Copy the data word for word, keeping every line.

(Scene question records)
========

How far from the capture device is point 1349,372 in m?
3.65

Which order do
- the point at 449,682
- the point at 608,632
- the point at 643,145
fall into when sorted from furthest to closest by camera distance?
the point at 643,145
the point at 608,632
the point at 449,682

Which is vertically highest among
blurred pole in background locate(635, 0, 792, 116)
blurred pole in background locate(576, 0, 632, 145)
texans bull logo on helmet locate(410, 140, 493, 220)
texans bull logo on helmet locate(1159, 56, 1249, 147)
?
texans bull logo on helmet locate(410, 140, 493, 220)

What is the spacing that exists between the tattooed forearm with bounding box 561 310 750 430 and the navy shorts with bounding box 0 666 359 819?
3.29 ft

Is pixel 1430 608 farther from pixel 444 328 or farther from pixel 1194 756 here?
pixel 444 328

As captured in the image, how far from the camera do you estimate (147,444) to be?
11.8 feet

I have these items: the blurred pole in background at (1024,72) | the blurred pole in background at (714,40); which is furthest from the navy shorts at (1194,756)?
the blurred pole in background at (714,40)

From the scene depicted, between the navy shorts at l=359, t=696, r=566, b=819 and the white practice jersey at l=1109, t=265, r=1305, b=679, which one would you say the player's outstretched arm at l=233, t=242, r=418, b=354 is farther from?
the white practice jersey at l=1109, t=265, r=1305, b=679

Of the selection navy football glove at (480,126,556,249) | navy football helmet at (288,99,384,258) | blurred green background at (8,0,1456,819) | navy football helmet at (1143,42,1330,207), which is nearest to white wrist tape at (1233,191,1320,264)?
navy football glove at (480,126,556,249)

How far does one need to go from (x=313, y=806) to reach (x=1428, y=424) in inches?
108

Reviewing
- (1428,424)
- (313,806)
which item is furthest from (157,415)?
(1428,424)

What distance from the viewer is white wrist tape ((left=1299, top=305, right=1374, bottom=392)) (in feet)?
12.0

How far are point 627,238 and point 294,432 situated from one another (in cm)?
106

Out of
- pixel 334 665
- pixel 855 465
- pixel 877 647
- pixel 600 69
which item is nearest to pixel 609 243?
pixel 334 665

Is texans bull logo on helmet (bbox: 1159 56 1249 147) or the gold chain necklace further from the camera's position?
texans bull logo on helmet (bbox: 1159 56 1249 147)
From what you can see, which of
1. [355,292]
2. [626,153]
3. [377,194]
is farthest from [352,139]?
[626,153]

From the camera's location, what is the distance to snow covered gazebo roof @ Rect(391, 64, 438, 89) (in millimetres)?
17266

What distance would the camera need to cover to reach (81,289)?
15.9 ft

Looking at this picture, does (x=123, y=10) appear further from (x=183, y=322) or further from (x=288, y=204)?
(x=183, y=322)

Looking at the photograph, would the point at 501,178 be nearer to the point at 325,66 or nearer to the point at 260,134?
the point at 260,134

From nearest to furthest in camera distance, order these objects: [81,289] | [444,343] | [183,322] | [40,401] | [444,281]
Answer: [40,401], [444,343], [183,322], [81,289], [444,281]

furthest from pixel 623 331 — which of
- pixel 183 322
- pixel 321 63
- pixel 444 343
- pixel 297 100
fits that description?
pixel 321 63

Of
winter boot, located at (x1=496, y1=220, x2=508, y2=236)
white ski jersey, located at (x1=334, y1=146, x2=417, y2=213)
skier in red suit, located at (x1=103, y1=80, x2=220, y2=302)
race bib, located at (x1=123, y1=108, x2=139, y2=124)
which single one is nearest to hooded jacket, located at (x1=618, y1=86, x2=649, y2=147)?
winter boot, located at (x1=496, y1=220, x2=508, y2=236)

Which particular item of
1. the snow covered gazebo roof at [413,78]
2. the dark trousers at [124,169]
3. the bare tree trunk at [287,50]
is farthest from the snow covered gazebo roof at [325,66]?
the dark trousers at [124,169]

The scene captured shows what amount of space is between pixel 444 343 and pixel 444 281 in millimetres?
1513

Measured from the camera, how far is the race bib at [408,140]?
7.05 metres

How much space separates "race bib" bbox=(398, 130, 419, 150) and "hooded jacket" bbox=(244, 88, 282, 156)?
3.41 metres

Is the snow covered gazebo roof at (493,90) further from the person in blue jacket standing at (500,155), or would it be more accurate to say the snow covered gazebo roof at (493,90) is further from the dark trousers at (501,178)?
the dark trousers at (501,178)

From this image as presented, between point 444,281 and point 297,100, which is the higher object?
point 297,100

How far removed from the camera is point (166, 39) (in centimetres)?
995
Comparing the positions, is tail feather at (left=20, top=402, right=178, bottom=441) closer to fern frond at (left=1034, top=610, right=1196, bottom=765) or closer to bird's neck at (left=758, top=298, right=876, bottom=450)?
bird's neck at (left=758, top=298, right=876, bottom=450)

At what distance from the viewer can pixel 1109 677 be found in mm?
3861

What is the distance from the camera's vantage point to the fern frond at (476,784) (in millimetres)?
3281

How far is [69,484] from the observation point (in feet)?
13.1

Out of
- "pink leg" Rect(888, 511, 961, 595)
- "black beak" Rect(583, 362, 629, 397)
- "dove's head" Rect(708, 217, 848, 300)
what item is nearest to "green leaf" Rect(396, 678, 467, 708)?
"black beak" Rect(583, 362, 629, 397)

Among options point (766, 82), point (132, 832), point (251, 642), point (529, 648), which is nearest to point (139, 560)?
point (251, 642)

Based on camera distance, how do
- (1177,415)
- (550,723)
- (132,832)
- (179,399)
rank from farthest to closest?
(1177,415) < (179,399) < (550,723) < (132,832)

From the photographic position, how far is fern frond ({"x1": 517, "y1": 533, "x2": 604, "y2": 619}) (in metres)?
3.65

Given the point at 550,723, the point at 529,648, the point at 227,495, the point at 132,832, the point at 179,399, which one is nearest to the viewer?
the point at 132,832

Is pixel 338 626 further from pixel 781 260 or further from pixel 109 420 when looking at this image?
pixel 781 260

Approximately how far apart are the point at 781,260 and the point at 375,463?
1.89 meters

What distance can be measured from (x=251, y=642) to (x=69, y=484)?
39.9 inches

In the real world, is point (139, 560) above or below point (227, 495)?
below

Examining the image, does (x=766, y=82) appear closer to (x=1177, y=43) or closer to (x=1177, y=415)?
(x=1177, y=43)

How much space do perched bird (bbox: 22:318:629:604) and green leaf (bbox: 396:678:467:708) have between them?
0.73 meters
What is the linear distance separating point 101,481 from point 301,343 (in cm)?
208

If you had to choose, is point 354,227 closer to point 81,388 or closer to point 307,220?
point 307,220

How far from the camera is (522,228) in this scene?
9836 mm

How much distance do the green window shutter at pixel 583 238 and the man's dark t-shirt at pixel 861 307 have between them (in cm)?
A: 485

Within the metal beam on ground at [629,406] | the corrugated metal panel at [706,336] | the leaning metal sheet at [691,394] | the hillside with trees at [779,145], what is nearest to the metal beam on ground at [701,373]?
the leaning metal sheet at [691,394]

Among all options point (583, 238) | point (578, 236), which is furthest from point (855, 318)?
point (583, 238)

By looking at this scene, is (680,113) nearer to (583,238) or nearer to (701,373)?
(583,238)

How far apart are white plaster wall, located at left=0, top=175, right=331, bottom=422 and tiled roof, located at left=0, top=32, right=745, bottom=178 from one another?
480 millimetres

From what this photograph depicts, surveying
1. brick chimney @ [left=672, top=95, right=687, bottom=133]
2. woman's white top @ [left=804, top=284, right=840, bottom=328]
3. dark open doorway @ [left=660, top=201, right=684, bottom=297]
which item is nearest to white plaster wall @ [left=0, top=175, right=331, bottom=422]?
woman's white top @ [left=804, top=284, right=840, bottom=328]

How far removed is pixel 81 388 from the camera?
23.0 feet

========

= The completed task =
How far from the capture device is point 1349,372 in m?
3.65

Which order do
- the point at 449,682
- the point at 608,632
- the point at 643,145
fall into when sorted from furthest to closest by camera distance?
the point at 643,145
the point at 608,632
the point at 449,682

Which is vertically highest among
blurred pole in background locate(635, 0, 792, 116)
blurred pole in background locate(576, 0, 632, 145)
texans bull logo on helmet locate(410, 140, 493, 220)
texans bull logo on helmet locate(1159, 56, 1249, 147)
?
texans bull logo on helmet locate(410, 140, 493, 220)

What is the spacing that exists between the tattooed forearm with bounding box 561 310 750 430 and the navy shorts with bounding box 0 666 359 819?
3.29 ft

Is pixel 1430 608 farther from pixel 444 328 or farther from pixel 1194 756 here?
pixel 444 328

As captured in the image, how far from the camera do you estimate (147,444) to be?
11.8 feet

I have these items: the blurred pole in background at (1024,72) | the blurred pole in background at (714,40); which is furthest from the navy shorts at (1194,756)?
the blurred pole in background at (714,40)

From the scene depicted, between the navy shorts at l=359, t=696, r=566, b=819 and the white practice jersey at l=1109, t=265, r=1305, b=679, which one would you say the player's outstretched arm at l=233, t=242, r=418, b=354 is farther from?
the white practice jersey at l=1109, t=265, r=1305, b=679

Of the selection navy football glove at (480,126,556,249) | navy football helmet at (288,99,384,258) | blurred green background at (8,0,1456,819) | navy football helmet at (1143,42,1330,207), which is nearest to white wrist tape at (1233,191,1320,264)?
navy football glove at (480,126,556,249)

How far does one need to go from (x=313, y=806) to reach (x=1428, y=424) in inches?
108

Reviewing
- (1428,424)
- (313,806)
which item is furthest from (157,415)?
(1428,424)

What distance from the viewer is white wrist tape ((left=1299, top=305, right=1374, bottom=392)) (in feet)?
12.0

How far are point 627,238 and point 294,432 situated from one another (in cm)?
106

Out of
- pixel 334 665
- pixel 855 465
- pixel 877 647
- pixel 600 69
which item is nearest to pixel 609 243?
pixel 334 665

Is texans bull logo on helmet (bbox: 1159 56 1249 147) or the gold chain necklace further from the camera's position?
texans bull logo on helmet (bbox: 1159 56 1249 147)
From what you can see, which of
1. [355,292]
2. [626,153]
3. [377,194]
is farthest from [352,139]?
[626,153]

From the camera's location, what is the distance to snow covered gazebo roof @ Rect(391, 64, 438, 89) (in millimetres)?
17266

What distance would the camera need to cover to reach (81,289)?
15.9 ft

Looking at this picture, does (x=123, y=10) appear further from (x=183, y=322) or further from (x=288, y=204)?
(x=183, y=322)

Looking at the photograph, would the point at 501,178 be nearer to the point at 325,66 or nearer to the point at 260,134?
the point at 260,134

From nearest to furthest in camera distance, order these objects: [81,289] | [444,343] | [183,322] | [40,401] | [444,281]
Answer: [40,401], [444,343], [183,322], [81,289], [444,281]

furthest from pixel 623 331 — which of
- pixel 183 322
- pixel 321 63
- pixel 444 343
- pixel 297 100
fits that description?
pixel 321 63

Of
winter boot, located at (x1=496, y1=220, x2=508, y2=236)
white ski jersey, located at (x1=334, y1=146, x2=417, y2=213)
skier in red suit, located at (x1=103, y1=80, x2=220, y2=302)
race bib, located at (x1=123, y1=108, x2=139, y2=124)
which single one is nearest to hooded jacket, located at (x1=618, y1=86, x2=649, y2=147)?
winter boot, located at (x1=496, y1=220, x2=508, y2=236)

Which particular item of
1. the snow covered gazebo roof at [413,78]
2. the dark trousers at [124,169]
3. the bare tree trunk at [287,50]
is farthest from the snow covered gazebo roof at [325,66]?
the dark trousers at [124,169]

The scene captured shows what amount of space is between pixel 444 343 and pixel 444 281 in millimetres?
1513

Measured from the camera, how far is the race bib at [408,140]?
7.05 metres

How much space separates "race bib" bbox=(398, 130, 419, 150) and "hooded jacket" bbox=(244, 88, 282, 156)?
3.41 metres

Is the snow covered gazebo roof at (493,90) further from the person in blue jacket standing at (500,155), or would it be more accurate to say the snow covered gazebo roof at (493,90) is further from the dark trousers at (501,178)?
the dark trousers at (501,178)

From this image as presented, between point 444,281 and point 297,100, which is the higher object?
point 297,100

How far removed from the camera is point (166, 39) (in centimetres)?
995
Comparing the positions, is tail feather at (left=20, top=402, right=178, bottom=441) closer to fern frond at (left=1034, top=610, right=1196, bottom=765) or closer to bird's neck at (left=758, top=298, right=876, bottom=450)?
bird's neck at (left=758, top=298, right=876, bottom=450)

At what distance from the viewer can pixel 1109 677 be found in mm?
3861

What is the distance from the camera's vantage point to the fern frond at (476,784) (in millimetres)?
3281

How far is [69,484] from the observation point (in feet)?
13.1

Out of
- "pink leg" Rect(888, 511, 961, 595)
- "black beak" Rect(583, 362, 629, 397)
- "dove's head" Rect(708, 217, 848, 300)
what item is nearest to "green leaf" Rect(396, 678, 467, 708)?
"black beak" Rect(583, 362, 629, 397)

Among options point (766, 82), point (132, 832), point (251, 642), point (529, 648), which is nearest to point (139, 560)?
point (251, 642)

Based on camera distance, how do
- (1177,415)
- (550,723)
- (132,832)
- (179,399)
rank from farthest to closest?
(1177,415) < (179,399) < (550,723) < (132,832)

From the photographic position, how far is fern frond ({"x1": 517, "y1": 533, "x2": 604, "y2": 619}) (in metres)?
3.65

Given the point at 550,723, the point at 529,648, the point at 227,495, the point at 132,832, the point at 179,399, which one is nearest to the viewer?
the point at 132,832

Is pixel 338 626 further from pixel 781 260 or further from pixel 109 420 when looking at this image?
pixel 781 260

Approximately how far apart are the point at 781,260 and the point at 375,463?
1.89 meters

What distance can be measured from (x=251, y=642) to (x=69, y=484)?
39.9 inches

In the real world, is point (139, 560) above or below point (227, 495)?
below

Examining the image, does (x=766, y=82) appear closer to (x=1177, y=43) or closer to (x=1177, y=415)?
(x=1177, y=43)

How much space do perched bird (bbox: 22:318:629:604) and green leaf (bbox: 396:678:467:708) have between them?
0.73 meters
What is the linear distance separating point 101,481 from point 301,343 (in cm)?
208

If you had to choose, is point 354,227 closer to point 81,388 or closer to point 307,220?
point 307,220

How far from the camera is (522,228) in this scene?
9836 mm

How much distance do the green window shutter at pixel 583 238 and the man's dark t-shirt at pixel 861 307 have between them (in cm)?
A: 485

Within the metal beam on ground at [629,406] | the corrugated metal panel at [706,336] | the leaning metal sheet at [691,394] | the hillside with trees at [779,145], what is nearest to the metal beam on ground at [701,373]?
the leaning metal sheet at [691,394]

Among all options point (583, 238) | point (578, 236), which is furthest from point (855, 318)?
point (583, 238)

By looking at this scene, is (680,113) nearer to (583,238) or nearer to (701,373)?
(583,238)

How far apart are white plaster wall, located at left=0, top=175, right=331, bottom=422 and tiled roof, located at left=0, top=32, right=745, bottom=178 from one another?
480 millimetres

From what this photograph depicts, surveying
1. brick chimney @ [left=672, top=95, right=687, bottom=133]
2. woman's white top @ [left=804, top=284, right=840, bottom=328]
3. dark open doorway @ [left=660, top=201, right=684, bottom=297]
which item is nearest to white plaster wall @ [left=0, top=175, right=331, bottom=422]?
woman's white top @ [left=804, top=284, right=840, bottom=328]

How far removed is pixel 81 388 from the camera?
23.0 feet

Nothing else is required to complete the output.